Une transition numérique ne se fait pas avec la pression constante de la Bourse

Xavier Bouckaert : « Prenez notre application ‘Mes Magazines’, qui donne accès à nos 30 titres. Il nous a fallu quatre ans pour qu’elle fonctionne comme prévu et notre propre audience ne l’a pas encore complètement intégrée. Je rencontre encore trop souvent parmi nos lecteurs, des gens qui ignorent que nous proposons des abonnements numériques groupés.  Ces efforts ont démarré en 2018. Et depuis les investisseurs nous demandent  : ‘Combien cela générera-t-il de cash-flow l’année prochaine ?’ Malheureusement, le secteur des médias ne fonctionne pas ainsi. Il faut parfois attendre plusieurs années avant de récolter les fruits. Nous sommes au cœur d’une tempête parfaite : les revenus issus du print déclinent, et ceux du digital ne suffisent pas encore à compenser. Sans parler des hausses du prix du papier et de l’énergie. »
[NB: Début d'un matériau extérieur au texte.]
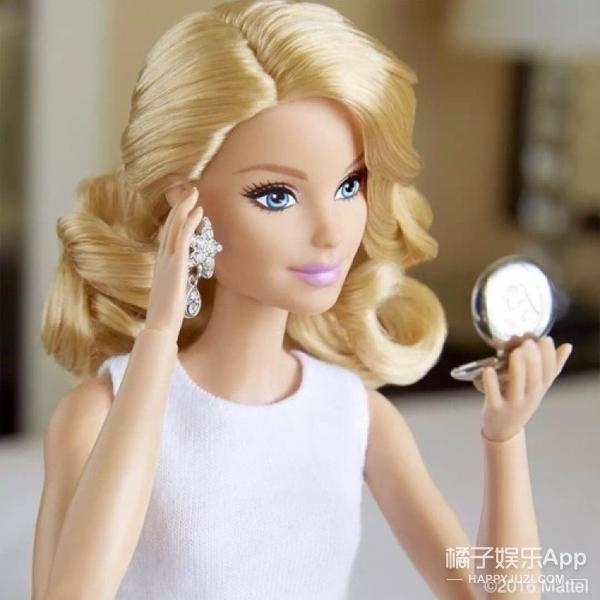 """她被称为""""行走的芭比娃娃"""",可是未p图时长这样..."""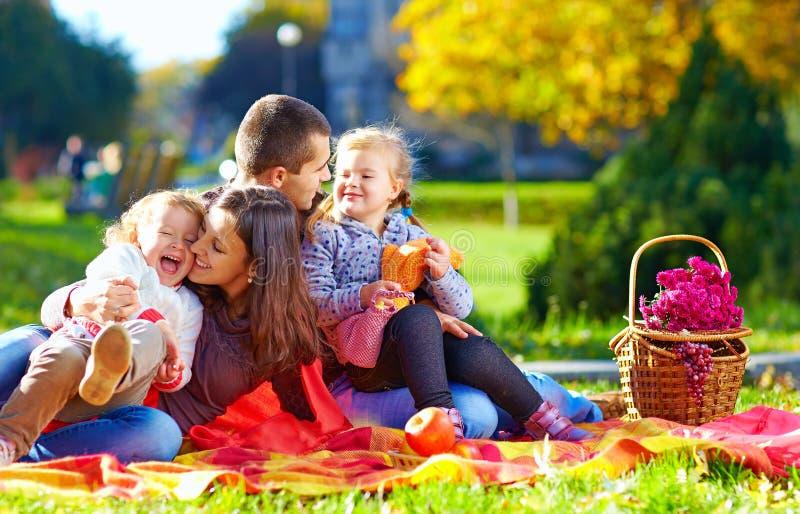 Den lyckliga familjen på höstpicknick parkerar in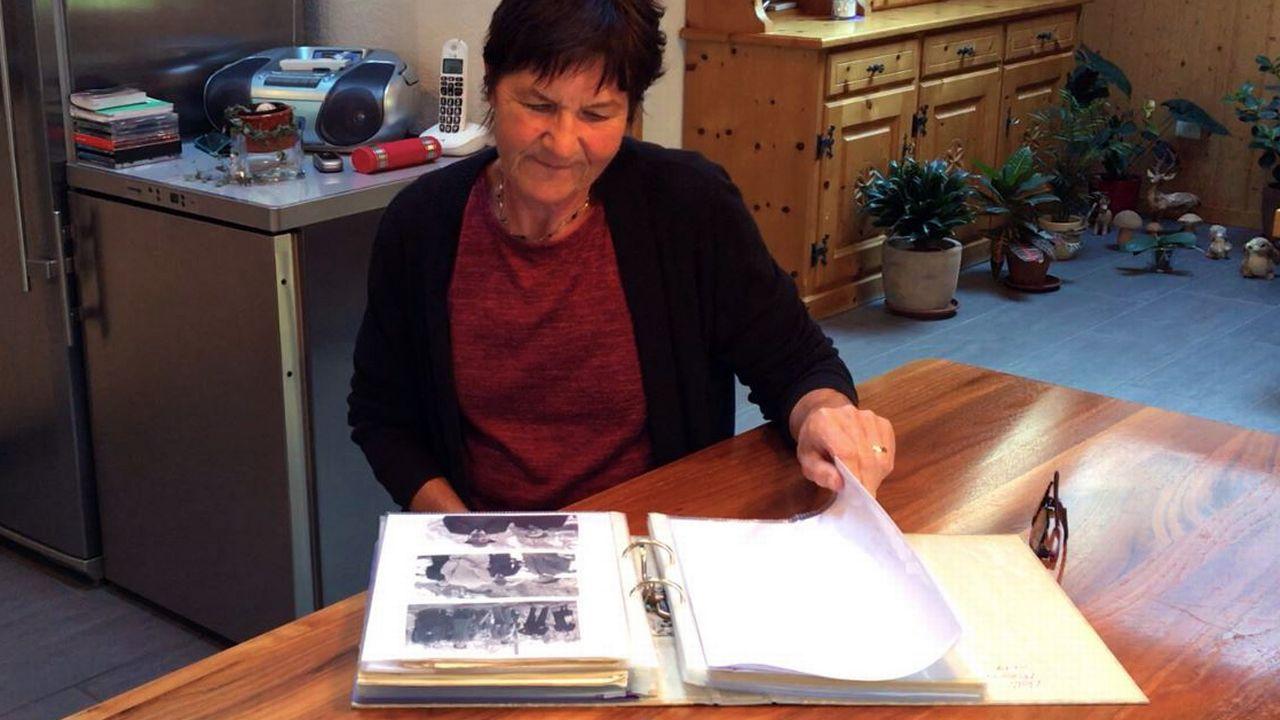 Le mari de Cosette Künzi a perdu un frère et une soeur dans l'explosion du dépôt de munitions. Depuis 40 ans qu'elle vit à Mitholz, l'agricultrice s'attelle à documenter cette histoire. [Pauline Turuban - RTSinfo]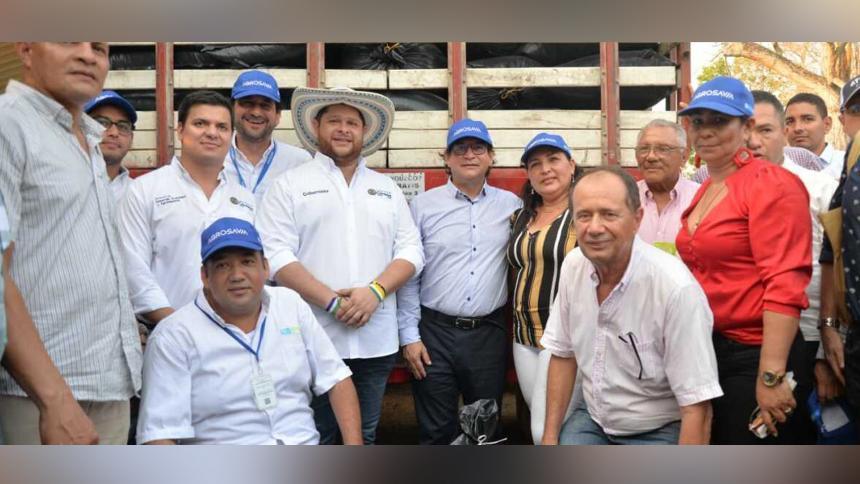 El ministro de Agricultura y Desarrollo Rural, Rodolfo Zea Navarro; el gobernador de Córdoba, Orlando Benítez Mora; el director de Agrosavia, Jorge Díaz Luengas, y productores, durante la visita a ese departamento.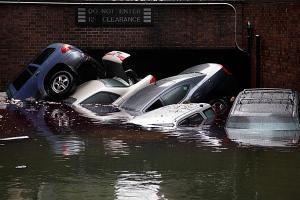 Autók víz alatt New Yorkban 2012. november 1-jén, miután a Sandy hurrikán végigsöpört a térségben.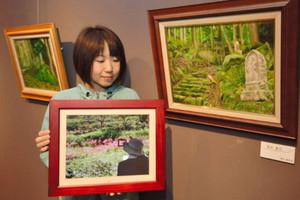 熊野古道を描いた油彩画と制作風景を紹介する写真のスライドショー=尾鷲市の県立熊野古道センターで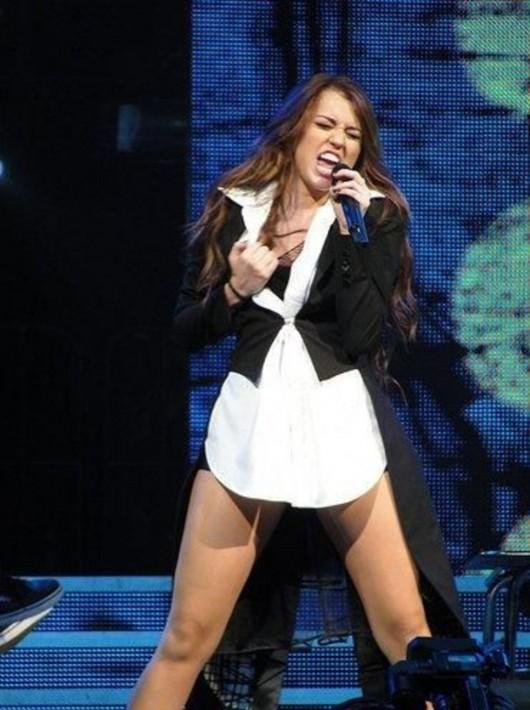 Miley Cyrus – 12 Hot Concert Pics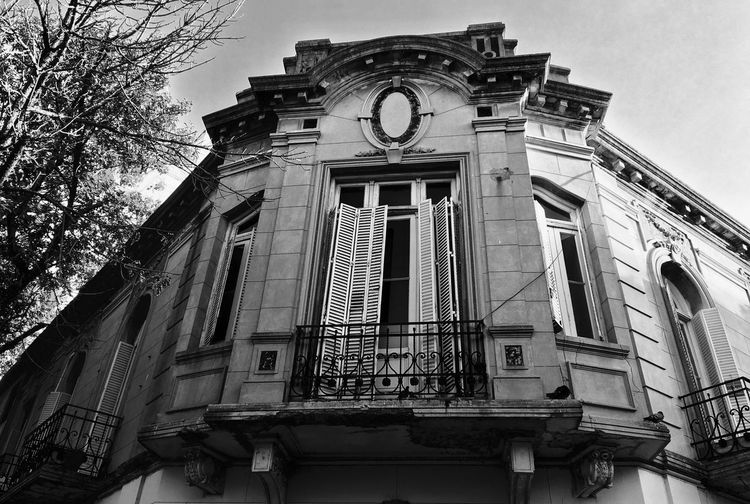 @Corchete Argentina Argentina Photography Palermo, Buenos Aires EyeEm Corchete EyeEm Best Shots - Black + White Eyeem Photography EyeEm Gallery EyeEmNewHere EyeEm Streetphoto_bw Streetphotography Monochrome monochrome photography Iphoneonly IPhone IPhoneography Blackandwhite Blackandwhite Photography Low Angle View Building Exterior Architecture Built Structure No People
Aujourd’hui, nous devons investir simplement pour ne pas reculer. Si nous restons inactifs, nous savons que la Big Tech, les géants du numérique, nous dépasseront dans quelques années

La consommation d’actualité se fait de plus en plus en ligne. Il n’y a donc guère d’alternative si l’on veut avancer.

« Plus encore, aujourd’hui, nous devons investir simplement pour ne pas reculer. Si nous restons inactifs, nous savons que la Big Tech, les géants du numérique, nous dépasseront dans quelques années. Nous avons des projets sur les cinq prochaines années pour maintenir nos parts de marché publicitaire et notre lectorat. Ensuite, viendra peut-être la croissance. Mais avant cela, il faut franchir la courbe d’investissement, avec tout ce que cela comporte d’incertitude. Et ça, les actionnaires n’aiment pas. »

Entre-temps, les fonds d’investissement ont eux aussi quitté l’actionnariat

« C’est l’un des autres arguments qui justifient notre offre publique d’acquisition. Je suis fier de la confiance que nous ont témoignée les petits porteurs, mais ce sont les investisseurs institutionnels qui donnent véritablement le ton. Le fonds espagnol Bestinver, qui détenait autrefois plus de 10 % du capital de Roularta, est sorti en 2020. Nous avons racheté sa participation à 12,40 euros par action. L’année dernière, nous avons également racheté les parts de Shopinvest, à 9,11 euros l’action.

Pourquoi les institutionnels se sont-ils désengagés ? Notre capitalisation boursière est trop faible. Lors de l’annonce de l’offre, en mars, elle s’élevait à 154 millions d’euros, alors que les grands investisseurs n’entrent généralement que dans des sociétés valorisées à partir d’un milliard d’euros. Et surtout, notre flottant (freefloat) est beaucoup trop limité : seulement 12,38 % des actions Roularta sont encore cotées. Cela pèse lourdement sur la liquidité du titre. Dans les mois ayant précédé l’annonce, il s’échangeait en moyenne 1.591 actions par jour. Une telle liquidité rebute les fonds d’investissement, car elle rend impossible une cession rapide d’importants volumes d’action. »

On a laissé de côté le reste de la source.